» **GIVEN PASSAGE**
-=-=-

That is the question I ask every applicant who messages me in full panic while building their rank list. Not what looks best on paper. Not what your aunt’s friend’s cousin thinks is prestigious. Not even who gave you the fanciest interview day breakfast spread. If your best friend had to wake up at 4 a.m. for call, learn from those attendings, eat lunch in that lounge, and build her medical identity in that hospital, where would you send her?
Because the truth is, your rank list should reflect where you will thrive. Not where you think you should want to be.
Here’s the thing no one tells you: interviews are a first date. Everyone is on their best behavior. The sparkling personality, the warm welcome, the perfect answers. But your rank list should be based on what you felt when you closed your laptop or walked out of the building. That quiet inner tug that said, “I could belong here.” Or the equally strong one that said, “Nope.”
Start by asking yourself the real questions. Who made you feel respected? Who listened when you talked about your goals? Who cared about you as a person, not just an applicant? Those moments matter. Programs rarely change personality. What you saw is what you will get.
Then think about the residents. Could you see yourself learning from them? Laughing with them on a busy clinic day? Did they look exhausted in a worrying way or in a normal resident way? Residents are the heartbeat of a program. How they carry themselves tells you almost everything.

-=-=-

» **EXERCISES TO COMPLETE**
(a) In the rank list passage, what are interviews compared to?
(b) Repeat the stretch of the rank list passage from "That is the" through "want to be.", word for word.
(c) Pick up the rank list passage after its last sentence and keep writing it.
The items after the rank list passage are separate material.

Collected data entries
-=-=-

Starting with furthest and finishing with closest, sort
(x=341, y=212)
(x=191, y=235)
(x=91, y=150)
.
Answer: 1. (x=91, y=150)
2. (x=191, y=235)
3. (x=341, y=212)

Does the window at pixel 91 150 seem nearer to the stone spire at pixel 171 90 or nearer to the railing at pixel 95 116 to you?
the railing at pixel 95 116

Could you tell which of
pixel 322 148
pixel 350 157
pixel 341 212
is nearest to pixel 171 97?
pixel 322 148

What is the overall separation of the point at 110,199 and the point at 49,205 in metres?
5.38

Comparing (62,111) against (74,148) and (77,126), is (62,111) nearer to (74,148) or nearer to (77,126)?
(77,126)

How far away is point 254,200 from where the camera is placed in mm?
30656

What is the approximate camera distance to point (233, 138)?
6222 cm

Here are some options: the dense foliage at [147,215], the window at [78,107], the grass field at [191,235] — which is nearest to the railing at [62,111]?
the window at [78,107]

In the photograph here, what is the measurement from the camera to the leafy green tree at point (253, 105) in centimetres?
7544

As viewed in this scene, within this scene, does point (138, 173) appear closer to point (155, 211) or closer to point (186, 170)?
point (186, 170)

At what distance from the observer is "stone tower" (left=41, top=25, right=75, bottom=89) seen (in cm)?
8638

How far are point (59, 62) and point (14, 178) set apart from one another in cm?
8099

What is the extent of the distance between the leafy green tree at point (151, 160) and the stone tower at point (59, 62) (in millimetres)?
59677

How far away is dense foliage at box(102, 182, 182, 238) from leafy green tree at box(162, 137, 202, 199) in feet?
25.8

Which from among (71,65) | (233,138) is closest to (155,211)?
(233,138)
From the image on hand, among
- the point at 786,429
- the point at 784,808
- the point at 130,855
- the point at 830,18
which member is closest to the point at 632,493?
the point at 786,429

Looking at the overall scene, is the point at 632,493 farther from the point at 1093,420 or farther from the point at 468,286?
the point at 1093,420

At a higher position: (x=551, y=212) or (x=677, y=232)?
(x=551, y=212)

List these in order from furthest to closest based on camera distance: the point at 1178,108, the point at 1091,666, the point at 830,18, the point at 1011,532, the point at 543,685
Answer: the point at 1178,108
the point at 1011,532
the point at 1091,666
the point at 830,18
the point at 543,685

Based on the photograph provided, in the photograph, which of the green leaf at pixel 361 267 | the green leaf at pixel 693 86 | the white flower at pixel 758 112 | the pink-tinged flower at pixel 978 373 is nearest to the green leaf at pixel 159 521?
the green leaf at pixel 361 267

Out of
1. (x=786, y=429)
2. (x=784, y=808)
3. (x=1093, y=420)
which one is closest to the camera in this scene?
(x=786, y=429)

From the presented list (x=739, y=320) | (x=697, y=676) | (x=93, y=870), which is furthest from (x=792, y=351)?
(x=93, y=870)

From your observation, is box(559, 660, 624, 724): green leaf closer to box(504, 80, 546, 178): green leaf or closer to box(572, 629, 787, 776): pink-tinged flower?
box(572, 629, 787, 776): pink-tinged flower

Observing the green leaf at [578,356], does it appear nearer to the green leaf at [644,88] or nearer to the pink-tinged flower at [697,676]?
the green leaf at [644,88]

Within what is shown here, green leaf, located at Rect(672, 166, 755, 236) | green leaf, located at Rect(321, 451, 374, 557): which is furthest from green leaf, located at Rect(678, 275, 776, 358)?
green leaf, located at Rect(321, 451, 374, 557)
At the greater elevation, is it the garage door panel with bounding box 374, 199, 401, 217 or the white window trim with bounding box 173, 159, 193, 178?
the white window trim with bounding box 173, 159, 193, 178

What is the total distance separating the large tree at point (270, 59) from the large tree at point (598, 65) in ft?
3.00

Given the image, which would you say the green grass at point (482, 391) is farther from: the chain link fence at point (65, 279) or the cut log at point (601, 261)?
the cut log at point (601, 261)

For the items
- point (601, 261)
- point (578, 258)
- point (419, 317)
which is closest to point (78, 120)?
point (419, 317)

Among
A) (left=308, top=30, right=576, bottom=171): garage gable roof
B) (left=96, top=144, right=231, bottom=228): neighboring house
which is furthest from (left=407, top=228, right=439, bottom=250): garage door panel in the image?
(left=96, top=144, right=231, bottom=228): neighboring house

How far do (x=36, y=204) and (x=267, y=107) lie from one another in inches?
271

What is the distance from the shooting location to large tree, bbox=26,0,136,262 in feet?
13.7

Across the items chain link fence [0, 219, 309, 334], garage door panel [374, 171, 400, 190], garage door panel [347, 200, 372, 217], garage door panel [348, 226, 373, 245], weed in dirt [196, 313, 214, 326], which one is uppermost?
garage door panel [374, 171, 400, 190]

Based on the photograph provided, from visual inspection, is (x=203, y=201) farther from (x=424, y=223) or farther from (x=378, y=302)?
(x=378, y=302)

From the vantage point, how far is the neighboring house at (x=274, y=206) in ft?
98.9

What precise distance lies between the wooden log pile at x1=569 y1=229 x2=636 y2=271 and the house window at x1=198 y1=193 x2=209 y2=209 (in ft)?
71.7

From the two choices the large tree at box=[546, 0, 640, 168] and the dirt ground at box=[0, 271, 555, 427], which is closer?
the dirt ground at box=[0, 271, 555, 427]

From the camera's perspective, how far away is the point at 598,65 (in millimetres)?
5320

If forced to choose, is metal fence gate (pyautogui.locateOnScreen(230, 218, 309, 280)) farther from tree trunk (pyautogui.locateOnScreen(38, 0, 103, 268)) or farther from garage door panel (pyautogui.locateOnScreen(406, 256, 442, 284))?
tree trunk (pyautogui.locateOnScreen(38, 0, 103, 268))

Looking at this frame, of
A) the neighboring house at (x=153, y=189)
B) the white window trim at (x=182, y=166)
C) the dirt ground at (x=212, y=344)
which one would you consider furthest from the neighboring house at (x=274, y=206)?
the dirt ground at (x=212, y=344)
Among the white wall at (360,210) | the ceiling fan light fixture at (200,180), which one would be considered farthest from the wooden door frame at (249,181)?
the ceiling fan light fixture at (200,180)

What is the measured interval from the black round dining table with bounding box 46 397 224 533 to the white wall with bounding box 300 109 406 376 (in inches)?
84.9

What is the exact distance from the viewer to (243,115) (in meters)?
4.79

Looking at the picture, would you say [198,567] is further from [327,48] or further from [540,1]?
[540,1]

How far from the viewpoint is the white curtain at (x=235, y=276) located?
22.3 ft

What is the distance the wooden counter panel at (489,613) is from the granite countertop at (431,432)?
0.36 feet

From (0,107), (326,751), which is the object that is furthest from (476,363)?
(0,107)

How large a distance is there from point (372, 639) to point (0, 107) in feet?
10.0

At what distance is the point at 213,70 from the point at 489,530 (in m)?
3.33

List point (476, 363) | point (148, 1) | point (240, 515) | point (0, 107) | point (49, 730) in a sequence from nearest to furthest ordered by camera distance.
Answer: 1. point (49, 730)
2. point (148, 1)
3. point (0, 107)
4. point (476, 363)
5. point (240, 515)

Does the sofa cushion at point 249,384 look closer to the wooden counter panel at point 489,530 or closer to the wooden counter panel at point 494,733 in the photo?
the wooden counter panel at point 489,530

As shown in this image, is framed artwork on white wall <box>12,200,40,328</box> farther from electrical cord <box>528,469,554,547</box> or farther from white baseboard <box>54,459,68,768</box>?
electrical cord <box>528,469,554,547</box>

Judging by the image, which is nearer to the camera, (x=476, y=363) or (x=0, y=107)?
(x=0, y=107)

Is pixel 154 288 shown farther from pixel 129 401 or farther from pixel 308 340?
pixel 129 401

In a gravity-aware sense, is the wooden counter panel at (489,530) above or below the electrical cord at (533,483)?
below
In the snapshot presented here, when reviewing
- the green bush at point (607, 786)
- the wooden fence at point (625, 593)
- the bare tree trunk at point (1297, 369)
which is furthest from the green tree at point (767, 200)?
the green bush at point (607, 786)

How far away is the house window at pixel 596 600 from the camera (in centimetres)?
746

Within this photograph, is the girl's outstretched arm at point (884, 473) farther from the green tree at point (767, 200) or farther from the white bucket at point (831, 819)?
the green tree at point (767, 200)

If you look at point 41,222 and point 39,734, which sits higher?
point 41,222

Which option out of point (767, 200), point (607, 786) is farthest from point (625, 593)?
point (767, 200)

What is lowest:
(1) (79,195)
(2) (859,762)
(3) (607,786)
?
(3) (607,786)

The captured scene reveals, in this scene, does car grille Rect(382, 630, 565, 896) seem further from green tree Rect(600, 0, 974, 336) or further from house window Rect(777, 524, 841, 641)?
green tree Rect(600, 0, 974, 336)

-=-=-

» **RESPONSES TO THE EXERCISE**
(a) A first date.

(b)
That is the question I ask every applicant who messages me in full panic while building their rank list. Not what looks best on paper. Not what your aunt’s friend’s cousin thinks is prestigious. Not even who gave you the fanciest interview day breakfast spread. If your best friend had to wake up at 4 a.m. for call, learn from those attendings, eat lunch in that lounge, and build her medical identity in that hospital, where would you send her?
Because the truth is, your rank list should reflect where you will thrive. Not where you think you should want to be.

(c)
The next step is to ignore the noise. People will have opinions. They always do. But the match algorithm is designed to protect your choices. Rank in the order you want, not what you think will “look smart.” I promise you the most miserable residents I’ve met were the ones who matched somewhere they thought they were supposed to want, not somewhere they felt at home.
Consider your future self too. Where do you want to grow? Who will make you confident? Which program will allow you to make mistakes safely, teach you with patience, and help you find your voice?
Your rank list is not about impressing people. It’s about building the next version of you. The one who will show up for patients in the middle of the night. The one who will learn procedures that could change a life. The one who will look back and say, “This is where it all clicked for me.”
So ask yourself that question again. If your best friend had to live your life for the next three years, where would you send her?
That answer is your number one.
Everything else falls into place after that.